◆ **Short problem**
Transcribe every item below word for word, omitting the pictures from your answer.

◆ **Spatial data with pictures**
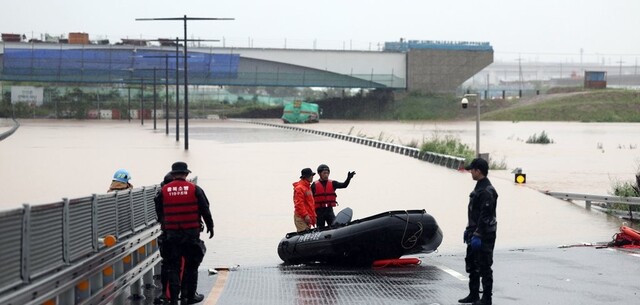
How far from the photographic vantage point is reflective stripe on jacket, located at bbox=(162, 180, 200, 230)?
12023mm

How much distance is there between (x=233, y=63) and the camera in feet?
401

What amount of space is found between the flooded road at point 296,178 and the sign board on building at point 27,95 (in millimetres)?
63049

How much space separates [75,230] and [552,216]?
17.9 meters

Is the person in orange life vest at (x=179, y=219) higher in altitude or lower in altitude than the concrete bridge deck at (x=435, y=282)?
higher

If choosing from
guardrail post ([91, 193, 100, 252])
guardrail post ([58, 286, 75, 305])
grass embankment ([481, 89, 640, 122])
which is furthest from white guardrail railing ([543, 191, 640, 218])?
grass embankment ([481, 89, 640, 122])

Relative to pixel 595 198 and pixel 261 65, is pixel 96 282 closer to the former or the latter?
pixel 595 198

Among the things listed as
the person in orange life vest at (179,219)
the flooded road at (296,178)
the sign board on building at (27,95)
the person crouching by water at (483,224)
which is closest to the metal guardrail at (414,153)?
the flooded road at (296,178)

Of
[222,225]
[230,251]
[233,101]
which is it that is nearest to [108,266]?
[230,251]

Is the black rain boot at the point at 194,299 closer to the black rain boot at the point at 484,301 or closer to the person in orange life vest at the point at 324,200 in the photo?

◆ **Result**
How far from the photographic vantage point is reflective stripe on jacket, located at bbox=(162, 180, 200, 230)?
12023mm

How much distance is there between (x=233, y=63) and the camera in feet?
401

What amount of space is found between the flooded road at point 296,178 and the sign board on building at point 27,95 (in millimetres)?
63049

How much space separates [75,230] and [552,216]?
17.9 meters

Is the person in orange life vest at (x=179, y=219) higher in altitude or lower in altitude than the concrete bridge deck at (x=435, y=282)?
higher

If choosing from
guardrail post ([91, 193, 100, 252])
guardrail post ([58, 286, 75, 305])
grass embankment ([481, 89, 640, 122])
which is furthest from white guardrail railing ([543, 191, 640, 218])?
grass embankment ([481, 89, 640, 122])

Relative to pixel 595 198 and pixel 261 65, is pixel 96 282 closer to the former or the latter?
pixel 595 198

Among the things listed as
the person in orange life vest at (179,219)
the flooded road at (296,178)
the sign board on building at (27,95)
the person crouching by water at (483,224)
which is closest to the metal guardrail at (414,153)?
the flooded road at (296,178)

Of
[222,225]
[230,251]
[233,101]
which is it that is nearest to [108,266]?
[230,251]

Is the black rain boot at the point at 194,299 closer to the black rain boot at the point at 484,301 or closer to the person in orange life vest at the point at 324,200 in the photo?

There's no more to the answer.